12 Responses to ““…I guess that she thought that someone was me””

  1. ‘Daddy issues, if my track record is any indication.’

    Same…but I probably take the opposite approach you do.

    • Earl,

      I’d say it’s possible, certainly.

      But I’d politely ask:

      Don’t be so sure it’s the opposite.

      Maybe different, sure.

      But not opposite.

      Warmest regards,

      A♠

  2. Love your blog. As a Father who has an 18-year old daughter, I feel that all women have daddy-issues to some extent. The problem is that a woman always wants “more”. In my case, my daughter competed with her younger brother for my attention and then there was the divorce with my ex-wife (my daughter was 6 at the time).

    Anyway, the experience of raising a daughter has added a lot to my perspective of women. It’s much easier now to manage “more” and keep a lady’s expectations reasonable.

    • Abledad,

      Sincere thanks for your kind words.

      Thanks for commenting.

      There was – many years ago – a blog post by someone that discussed women want one thing- “more”.

      Sadly, it’s lost to the ether.

      But it was excellent.

      If I may be so bold:

      Please share some of the knowledge you’ve gained that helps to “manage “more” and keep a lady’s expectations reasonable.”

      Should you prefer to email me such, my contact link is in the sidebar.

      Sincerest best to you & yours,

      A♠

      • The answer to managing “more” is simple, and I’ll provide an example.

        To manage “more”, you replace it with “special”. I didn’t go to all of my daughter’s soccer games and choir performances. That simply would have been “more” games and performances. Instead the two of us had times when I would take her to do something “special”, like lunch at a cool diner or video games at an arcade. Those are the experiences that we both treasure.

        So with a lady, don’t give her “more”. Give her “special”, so that she will always want more.

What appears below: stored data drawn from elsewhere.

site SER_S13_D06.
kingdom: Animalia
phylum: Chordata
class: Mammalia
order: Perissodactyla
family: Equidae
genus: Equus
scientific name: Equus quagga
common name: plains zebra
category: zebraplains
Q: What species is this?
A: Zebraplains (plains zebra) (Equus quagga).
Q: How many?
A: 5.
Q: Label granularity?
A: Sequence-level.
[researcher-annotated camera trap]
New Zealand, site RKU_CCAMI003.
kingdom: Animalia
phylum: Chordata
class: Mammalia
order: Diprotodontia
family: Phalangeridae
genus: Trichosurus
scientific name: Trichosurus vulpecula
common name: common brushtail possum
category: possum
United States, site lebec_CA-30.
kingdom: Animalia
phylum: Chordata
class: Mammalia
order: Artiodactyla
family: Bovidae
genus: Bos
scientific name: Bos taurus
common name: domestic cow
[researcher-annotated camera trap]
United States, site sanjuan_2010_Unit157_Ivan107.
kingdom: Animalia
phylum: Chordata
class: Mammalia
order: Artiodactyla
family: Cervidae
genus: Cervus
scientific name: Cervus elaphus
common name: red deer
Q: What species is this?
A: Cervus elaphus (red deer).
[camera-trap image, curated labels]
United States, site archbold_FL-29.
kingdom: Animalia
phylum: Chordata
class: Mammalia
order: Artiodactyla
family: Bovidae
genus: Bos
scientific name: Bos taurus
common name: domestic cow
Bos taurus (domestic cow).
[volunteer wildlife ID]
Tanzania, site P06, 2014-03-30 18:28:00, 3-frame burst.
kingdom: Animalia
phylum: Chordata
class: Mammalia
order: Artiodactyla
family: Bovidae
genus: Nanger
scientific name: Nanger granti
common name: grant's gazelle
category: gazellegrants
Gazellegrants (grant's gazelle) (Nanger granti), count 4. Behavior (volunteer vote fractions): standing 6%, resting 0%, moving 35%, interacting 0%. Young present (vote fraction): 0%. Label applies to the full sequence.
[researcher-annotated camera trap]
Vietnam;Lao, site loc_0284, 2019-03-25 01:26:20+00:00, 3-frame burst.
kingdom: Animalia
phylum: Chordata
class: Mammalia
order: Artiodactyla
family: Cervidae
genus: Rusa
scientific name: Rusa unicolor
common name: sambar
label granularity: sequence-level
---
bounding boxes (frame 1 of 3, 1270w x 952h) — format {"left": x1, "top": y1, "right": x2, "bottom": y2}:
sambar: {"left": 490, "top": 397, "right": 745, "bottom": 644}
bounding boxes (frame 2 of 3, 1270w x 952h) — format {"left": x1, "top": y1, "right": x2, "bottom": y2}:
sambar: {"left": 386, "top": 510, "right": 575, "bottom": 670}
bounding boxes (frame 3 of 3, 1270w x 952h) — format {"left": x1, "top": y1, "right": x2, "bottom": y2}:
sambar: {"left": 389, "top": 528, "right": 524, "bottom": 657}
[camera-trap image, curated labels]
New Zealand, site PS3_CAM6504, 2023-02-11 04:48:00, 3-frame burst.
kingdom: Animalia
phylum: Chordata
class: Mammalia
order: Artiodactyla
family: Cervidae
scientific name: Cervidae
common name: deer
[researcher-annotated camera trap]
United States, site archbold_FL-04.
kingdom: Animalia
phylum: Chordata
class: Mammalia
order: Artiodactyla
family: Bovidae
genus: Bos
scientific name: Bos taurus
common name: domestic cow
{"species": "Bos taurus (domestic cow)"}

      • walderschmidt Says:

        @Abledad

        More please!

        XD

        Wald

    • Abledad,

      Many thanks for the contribution.

      Hope to see more of you.

      All the best to you and yours,

      A♠

    • Did you find that the divorce intensified these issues of wanting more and competing? (Asking as the father of a 4 1/2 year old daughter).

  3. A♠,

    That’s been my experience too. As the oldest son I was sought out more than once by women with absent fathers – though not abusive ones, to my knowledge.

    It rarely worked precisely because my father-figure persona was mingled with too much laissez-faire. I put up with stuff I shouldn’t have and then it was an attempt to get me to be JUST a father figure, and I wasn’t in a relationship for that.

    Friendzone is friendzone. Nothing there for me. And past a certain level of commitment you’ve basically handed your power over to someone who will abuse you with it.

    Knowing the dynamics of attraction better now, maybe it might have worked. But that’s quite the bucking horse.

    Really good advice for ladies dealing with these things. We’ve watched so many burn their lives to the ground over the years. I hope it is disseminated far and wide.

    JD

    • JD,

      As is so often the case:

      Our experiences are very similar.

      Though abuse victims sought (seek?) me out with immense regularity.

      I suppose that’s because I look the way I do.

      Cruel and violent, to be perfectly honest.

      Which I’m neither but the appearance is cultivated intentionally, regardless.

      “Really good advice for ladies dealing with these things. We’ve watched so many burn their lives to the ground over the years. I hope it is disseminated far and wide.”

      Much obliged.

      I hope my post is everything you say.

      All the best to you & yours,

      A♠

  4. walderschmidt Says:

    Would you consider doing a post on birth order and how it might affect your game? Or maybe point in the direction of where you learned about it?

    Specifically, last born, in my case.

    I suppose given the fact that I’m the last born, I’m naturally more selfish and prone to ‘mommy-issues’.

    Wald

  5. Excellent insights, thought-provoking as always.